◆ **Request**
Quote the following data word for word, keeping every line as it appears.

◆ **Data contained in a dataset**
☆ ☆ ☆

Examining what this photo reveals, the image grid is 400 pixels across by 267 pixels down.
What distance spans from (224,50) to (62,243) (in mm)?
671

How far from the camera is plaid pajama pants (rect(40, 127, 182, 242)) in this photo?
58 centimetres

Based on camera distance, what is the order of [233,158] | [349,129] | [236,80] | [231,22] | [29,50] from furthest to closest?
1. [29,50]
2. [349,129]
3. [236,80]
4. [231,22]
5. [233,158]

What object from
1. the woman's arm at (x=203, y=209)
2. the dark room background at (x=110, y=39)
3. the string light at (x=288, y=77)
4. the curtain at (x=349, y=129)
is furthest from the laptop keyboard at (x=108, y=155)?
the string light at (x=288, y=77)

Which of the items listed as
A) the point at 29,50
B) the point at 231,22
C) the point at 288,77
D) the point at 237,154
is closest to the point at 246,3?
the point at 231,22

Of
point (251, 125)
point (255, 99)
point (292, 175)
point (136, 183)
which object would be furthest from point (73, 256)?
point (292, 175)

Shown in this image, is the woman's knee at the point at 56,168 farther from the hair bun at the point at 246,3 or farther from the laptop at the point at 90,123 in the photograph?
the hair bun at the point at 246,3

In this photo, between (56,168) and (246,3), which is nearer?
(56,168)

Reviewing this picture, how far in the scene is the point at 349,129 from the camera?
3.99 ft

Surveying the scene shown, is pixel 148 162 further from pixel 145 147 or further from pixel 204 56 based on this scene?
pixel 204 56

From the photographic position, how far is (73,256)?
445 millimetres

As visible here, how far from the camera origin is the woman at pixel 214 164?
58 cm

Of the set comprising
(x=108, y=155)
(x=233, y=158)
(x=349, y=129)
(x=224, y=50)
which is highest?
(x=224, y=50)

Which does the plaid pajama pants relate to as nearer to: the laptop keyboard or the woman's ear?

☆ ☆ ☆

◆ **Task output**
Examining what this photo reveals, the image grid is 400 pixels across by 267 pixels down.
What distance spans from (224,50) to (62,243) (in mm)?
671

How far from the camera is plaid pajama pants (rect(40, 127, 182, 242)) in this photo?
58 centimetres

Based on camera distance, what is the order of [233,158] | [349,129] | [236,80] | [231,22] | [29,50] from furthest to closest?
1. [29,50]
2. [349,129]
3. [236,80]
4. [231,22]
5. [233,158]

What object from
1. the woman's arm at (x=203, y=209)
2. the dark room background at (x=110, y=39)
3. the string light at (x=288, y=77)
4. the curtain at (x=349, y=129)
is furthest from the laptop keyboard at (x=108, y=155)?
the string light at (x=288, y=77)

Which of the items listed as
A) the point at 29,50
B) the point at 231,22
C) the point at 288,77
D) the point at 237,154
is closest to the point at 246,3?
the point at 231,22

Of
point (251, 125)
point (255, 99)
point (292, 175)
point (136, 183)
which object would be furthest from point (73, 256)?
point (292, 175)

Shown in this image, is the woman's knee at the point at 56,168 farther from the hair bun at the point at 246,3 or farther from the laptop at the point at 90,123 in the photograph?
the hair bun at the point at 246,3

In this photo, between (56,168) and (246,3), which is nearer?
(56,168)

Reviewing this picture, how far in the scene is the point at 349,129 from the camera?
3.99 ft

Surveying the scene shown, is pixel 148 162 further from pixel 145 147 or further from pixel 204 56 based on this scene?
pixel 204 56

From the photographic position, how far is (73,256)?
445 millimetres

As visible here, how far from the camera origin is the woman at pixel 214 164?
58 cm

Of the set comprising
(x=108, y=155)
(x=233, y=158)
(x=349, y=129)
(x=224, y=50)
which is highest?
(x=224, y=50)

Which does the plaid pajama pants relate to as nearer to: the laptop keyboard or the woman's ear?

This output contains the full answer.